On this day, our dreams have been uprooted and now they will change.

Today, the subway is as quiet as a breath between movements. All the women sit staring into space, glass-eyed, adrift. Yesterday we were all sitting so tall. Everyone is silent—the women and the men—as though we’ve all witnessed an unspeakable act of violence. What do we do now? We slowly move along.

A large, older man is staring at my face. He moves around making it hard for me to avert my eyes, but I do. How many men like this say the correct thing when inside they’re living in the 1950s? More, it seems, than I ever imagined.

A professional woman my mom’s age keeps shaking her head and covering her mouth.

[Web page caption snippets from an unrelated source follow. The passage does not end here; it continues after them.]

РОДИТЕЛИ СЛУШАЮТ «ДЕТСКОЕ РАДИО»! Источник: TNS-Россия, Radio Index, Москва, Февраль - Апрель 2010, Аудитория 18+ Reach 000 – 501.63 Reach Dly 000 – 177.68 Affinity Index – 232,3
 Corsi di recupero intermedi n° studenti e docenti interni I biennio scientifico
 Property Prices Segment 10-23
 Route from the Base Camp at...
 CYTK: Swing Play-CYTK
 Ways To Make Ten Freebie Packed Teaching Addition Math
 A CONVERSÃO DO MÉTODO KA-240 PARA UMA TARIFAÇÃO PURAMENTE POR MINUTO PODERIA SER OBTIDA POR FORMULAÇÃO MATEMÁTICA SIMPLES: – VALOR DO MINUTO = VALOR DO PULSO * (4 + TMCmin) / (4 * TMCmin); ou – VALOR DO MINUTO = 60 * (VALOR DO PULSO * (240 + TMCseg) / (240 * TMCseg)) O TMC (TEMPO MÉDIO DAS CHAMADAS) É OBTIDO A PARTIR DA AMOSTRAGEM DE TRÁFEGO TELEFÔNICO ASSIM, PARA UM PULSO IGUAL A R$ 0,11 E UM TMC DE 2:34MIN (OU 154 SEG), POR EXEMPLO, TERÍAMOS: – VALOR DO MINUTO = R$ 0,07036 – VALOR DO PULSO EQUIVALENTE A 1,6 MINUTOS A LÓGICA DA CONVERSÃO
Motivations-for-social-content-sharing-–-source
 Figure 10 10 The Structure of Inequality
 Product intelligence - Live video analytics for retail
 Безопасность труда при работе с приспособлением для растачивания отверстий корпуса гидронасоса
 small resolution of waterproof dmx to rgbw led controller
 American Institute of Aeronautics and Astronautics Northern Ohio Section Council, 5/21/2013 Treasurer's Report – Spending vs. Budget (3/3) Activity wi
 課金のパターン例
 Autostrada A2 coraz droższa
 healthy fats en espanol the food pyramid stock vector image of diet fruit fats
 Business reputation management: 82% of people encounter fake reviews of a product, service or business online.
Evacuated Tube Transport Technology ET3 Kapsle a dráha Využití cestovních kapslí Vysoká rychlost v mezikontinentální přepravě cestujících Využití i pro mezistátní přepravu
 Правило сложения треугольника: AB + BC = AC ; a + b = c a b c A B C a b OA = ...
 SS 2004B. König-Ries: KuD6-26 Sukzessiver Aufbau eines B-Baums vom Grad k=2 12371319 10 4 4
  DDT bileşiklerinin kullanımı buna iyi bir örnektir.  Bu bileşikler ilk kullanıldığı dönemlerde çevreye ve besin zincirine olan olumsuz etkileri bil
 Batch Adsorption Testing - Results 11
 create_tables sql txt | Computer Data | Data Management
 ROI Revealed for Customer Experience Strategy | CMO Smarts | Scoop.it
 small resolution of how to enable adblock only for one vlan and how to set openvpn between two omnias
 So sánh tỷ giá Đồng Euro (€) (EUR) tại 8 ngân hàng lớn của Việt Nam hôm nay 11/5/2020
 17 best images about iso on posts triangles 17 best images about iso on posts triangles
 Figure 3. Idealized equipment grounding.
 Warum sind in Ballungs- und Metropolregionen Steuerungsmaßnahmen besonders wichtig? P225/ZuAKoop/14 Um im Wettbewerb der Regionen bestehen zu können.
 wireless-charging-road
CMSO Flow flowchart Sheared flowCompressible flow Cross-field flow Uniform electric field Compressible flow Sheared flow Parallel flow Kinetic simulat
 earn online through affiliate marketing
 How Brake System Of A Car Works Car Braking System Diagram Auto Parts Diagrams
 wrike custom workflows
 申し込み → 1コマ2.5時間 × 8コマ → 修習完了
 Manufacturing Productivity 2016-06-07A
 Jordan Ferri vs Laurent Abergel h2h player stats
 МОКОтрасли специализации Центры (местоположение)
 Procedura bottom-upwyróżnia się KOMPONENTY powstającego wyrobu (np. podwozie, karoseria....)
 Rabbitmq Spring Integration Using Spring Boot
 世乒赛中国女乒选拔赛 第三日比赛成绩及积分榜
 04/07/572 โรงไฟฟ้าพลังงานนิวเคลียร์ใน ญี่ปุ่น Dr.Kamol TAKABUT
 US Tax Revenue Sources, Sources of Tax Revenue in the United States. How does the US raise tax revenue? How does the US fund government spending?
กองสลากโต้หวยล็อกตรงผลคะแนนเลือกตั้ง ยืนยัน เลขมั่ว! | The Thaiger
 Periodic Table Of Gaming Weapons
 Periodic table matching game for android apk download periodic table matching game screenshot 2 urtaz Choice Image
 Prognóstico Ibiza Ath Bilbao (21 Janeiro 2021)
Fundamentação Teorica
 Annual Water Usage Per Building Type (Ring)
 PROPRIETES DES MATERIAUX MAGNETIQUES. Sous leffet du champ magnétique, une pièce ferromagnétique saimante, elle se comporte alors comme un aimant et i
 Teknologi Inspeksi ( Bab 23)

She’s having a conversation with herself on loop, the way you do after a break up. No? Yes. No! Yes. No. YES. Light flashes in the dark tunnel, and I can read the writing on the wall.

Even in my wishing, I’m already bargaining. I wish someone to I tell me that even if the Affordable Care Act is repealed in the first 100 days, someone somewhere has a plan. I wish President Obama could somehow magically appoint a Supreme Court justice before he goes. I wish Ruth Bader Ginsburg to be immortal.

I want so badly to thank Hillary Clinton for her bravery and commitment, and to apologize to her, and to tell her it wasn’t all for nothing. This is not the summation of her life and it will not be how she is remembered.

Everyone is quiet on the subway and no one checks their phones―we’ve learned too late to turn them off. Last night, one of my Faceboook friends posted, “If your entire newsfeed is full of sad people then you are living in a bubble.” No one is in the bubble now; now we are awake. The question is, do we try to go back to sleep or figure out how to get off this train we’re on?

A woman looks up at me with sore eyes. On this day, our dreams have been uprooted and now they will change. Hope has not been lost, but it has been scattered. As our eyes meet, a kind smile passes over her features. She is smiling at me because she sees me and because she knows I am her sister. As I smile back, I can feel a small seed of courage take root.